--- ABOUT THIS TASK ---
Write out all of the entries, matching the original exactly.

Dataset entries
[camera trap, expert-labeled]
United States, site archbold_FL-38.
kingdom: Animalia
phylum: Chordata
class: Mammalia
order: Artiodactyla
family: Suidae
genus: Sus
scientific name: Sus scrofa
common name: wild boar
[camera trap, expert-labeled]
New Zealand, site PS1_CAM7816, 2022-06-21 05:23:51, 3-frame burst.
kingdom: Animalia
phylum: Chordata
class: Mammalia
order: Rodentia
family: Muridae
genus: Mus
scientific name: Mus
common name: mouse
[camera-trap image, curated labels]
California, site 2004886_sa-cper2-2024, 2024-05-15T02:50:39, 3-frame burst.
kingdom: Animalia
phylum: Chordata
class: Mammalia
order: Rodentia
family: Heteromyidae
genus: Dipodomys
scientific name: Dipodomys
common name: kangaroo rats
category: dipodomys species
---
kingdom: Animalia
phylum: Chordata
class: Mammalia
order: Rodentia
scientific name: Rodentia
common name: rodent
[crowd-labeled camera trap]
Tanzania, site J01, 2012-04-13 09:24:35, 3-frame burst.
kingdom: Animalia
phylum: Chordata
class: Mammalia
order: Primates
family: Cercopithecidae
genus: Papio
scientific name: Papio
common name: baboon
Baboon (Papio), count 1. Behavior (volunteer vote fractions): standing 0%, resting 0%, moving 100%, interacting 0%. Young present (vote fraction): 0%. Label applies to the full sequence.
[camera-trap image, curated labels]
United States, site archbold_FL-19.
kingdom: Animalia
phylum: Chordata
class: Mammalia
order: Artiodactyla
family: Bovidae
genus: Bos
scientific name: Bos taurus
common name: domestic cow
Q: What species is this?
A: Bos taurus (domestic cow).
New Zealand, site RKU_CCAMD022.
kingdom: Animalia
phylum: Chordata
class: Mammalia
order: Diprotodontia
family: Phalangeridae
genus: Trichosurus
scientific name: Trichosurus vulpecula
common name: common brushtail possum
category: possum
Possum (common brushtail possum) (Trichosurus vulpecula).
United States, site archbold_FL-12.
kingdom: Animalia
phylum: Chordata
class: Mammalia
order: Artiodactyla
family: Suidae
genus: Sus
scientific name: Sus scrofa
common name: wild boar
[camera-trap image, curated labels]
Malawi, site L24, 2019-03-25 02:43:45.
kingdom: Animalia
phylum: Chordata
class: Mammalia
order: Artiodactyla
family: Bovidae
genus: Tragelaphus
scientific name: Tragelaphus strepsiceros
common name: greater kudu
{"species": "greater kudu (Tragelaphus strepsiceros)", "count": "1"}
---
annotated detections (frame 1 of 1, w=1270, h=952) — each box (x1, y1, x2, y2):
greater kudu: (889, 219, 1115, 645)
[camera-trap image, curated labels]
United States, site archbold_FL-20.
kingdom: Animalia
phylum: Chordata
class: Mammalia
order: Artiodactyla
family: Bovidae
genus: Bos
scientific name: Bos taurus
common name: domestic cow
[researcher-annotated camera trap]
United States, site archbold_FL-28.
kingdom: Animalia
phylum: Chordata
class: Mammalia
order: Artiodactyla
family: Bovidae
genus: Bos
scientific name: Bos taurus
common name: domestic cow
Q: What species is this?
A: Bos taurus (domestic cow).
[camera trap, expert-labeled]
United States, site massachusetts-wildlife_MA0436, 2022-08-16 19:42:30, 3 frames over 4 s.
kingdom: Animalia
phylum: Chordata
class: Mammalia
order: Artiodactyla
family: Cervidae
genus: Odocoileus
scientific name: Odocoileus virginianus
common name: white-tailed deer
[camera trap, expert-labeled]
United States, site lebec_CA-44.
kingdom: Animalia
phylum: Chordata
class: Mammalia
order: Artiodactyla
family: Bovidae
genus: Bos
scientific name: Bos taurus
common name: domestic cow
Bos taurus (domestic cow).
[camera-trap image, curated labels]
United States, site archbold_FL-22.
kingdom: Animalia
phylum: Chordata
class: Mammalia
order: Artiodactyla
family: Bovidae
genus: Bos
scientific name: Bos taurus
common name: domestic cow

--- RESULT OF THIS EXERCISE ---
[camera trap, expert-labeled]
United States, site archbold_FL-38.
kingdom: Animalia
phylum: Chordata
class: Mammalia
order: Artiodactyla
family: Suidae
genus: Sus
scientific name: Sus scrofa
common name: wild boar
[camera trap, expert-labeled]
New Zealand, site PS1_CAM7816, 2022-06-21 05:23:51, 3-frame burst.
kingdom: Animalia
phylum: Chordata
class: Mammalia
order: Rodentia
family: Muridae
genus: Mus
scientific name: Mus
common name: mouse
[camera-trap image, curated labels]
California, site 2004886_sa-cper2-2024, 2024-05-15T02:50:39, 3-frame burst.
kingdom: Animalia
phylum: Chordata
class: Mammalia
order: Rodentia
family: Heteromyidae
genus: Dipodomys
scientific name: Dipodomys
common name: kangaroo rats
category: dipodomys species
---
kingdom: Animalia
phylum: Chordata
class: Mammalia
order: Rodentia
scientific name: Rodentia
common name: rodent
[crowd-labeled camera trap]
Tanzania, site J01, 2012-04-13 09:24:35, 3-frame burst.
kingdom: Animalia
phylum: Chordata
class: Mammalia
order: Primates
family: Cercopithecidae
genus: Papio
scientific name: Papio
common name: baboon
Baboon (Papio), count 1. Behavior (volunteer vote fractions): standing 0%, resting 0%, moving 100%, interacting 0%. Young present (vote fraction): 0%. Label applies to the full sequence.
[camera-trap image, curated labels]
United States, site archbold_FL-19.
kingdom: Animalia
phylum: Chordata
class: Mammalia
order: Artiodactyla
family: Bovidae
genus: Bos
scientific name: Bos taurus
common name: domestic cow
Q: What species is this?
A: Bos taurus (domestic cow).
New Zealand, site RKU_CCAMD022.
kingdom: Animalia
phylum: Chordata
class: Mammalia
order: Diprotodontia
family: Phalangeridae
genus: Trichosurus
scientific name: Trichosurus vulpecula
common name: common brushtail possum
category: possum
Possum (common brushtail possum) (Trichosurus vulpecula).
United States, site archbold_FL-12.
kingdom: Animalia
phylum: Chordata
class: Mammalia
order: Artiodactyla
family: Suidae
genus: Sus
scientific name: Sus scrofa
common name: wild boar
[camera-trap image, curated labels]
Malawi, site L24, 2019-03-25 02:43:45.
kingdom: Animalia
phylum: Chordata
class: Mammalia
order: Artiodactyla
family: Bovidae
genus: Tragelaphus
scientific name: Tragelaphus strepsiceros
common name: greater kudu
{"species": "greater kudu (Tragelaphus strepsiceros)", "count": "1"}
---
annotated detections (frame 1 of 1, w=1270, h=952) — each box (x1, y1, x2, y2):
greater kudu: (889, 219, 1115, 645)
[camera-trap image, curated labels]
United States, site archbold_FL-20.
kingdom: Animalia
phylum: Chordata
class: Mammalia
order: Artiodactyla
family: Bovidae
genus: Bos
scientific name: Bos taurus
common name: domestic cow
[researcher-annotated camera trap]
United States, site archbold_FL-28.
kingdom: Animalia
phylum: Chordata
class: Mammalia
order: Artiodactyla
family: Bovidae
genus: Bos
scientific name: Bos taurus
common name: domestic cow
Q: What species is this?
A: Bos taurus (domestic cow).
[camera trap, expert-labeled]
United States, site massachusetts-wildlife_MA0436, 2022-08-16 19:42:30, 3 frames over 4 s.
kingdom: Animalia
phylum: Chordata
class: Mammalia
order: Artiodactyla
family: Cervidae
genus: Odocoileus
scientific name: Odocoileus virginianus
common name: white-tailed deer
[camera trap, expert-labeled]
United States, site lebec_CA-44.
kingdom: Animalia
phylum: Chordata
class: Mammalia
order: Artiodactyla
family: Bovidae
genus: Bos
scientific name: Bos taurus
common name: domestic cow
Bos taurus (domestic cow).
[camera-trap image, curated labels]
United States, site archbold_FL-22.
kingdom: Animalia
phylum: Chordata
class: Mammalia
order: Artiodactyla
family: Bovidae
genus: Bos
scientific name: Bos taurus
common name: domestic cow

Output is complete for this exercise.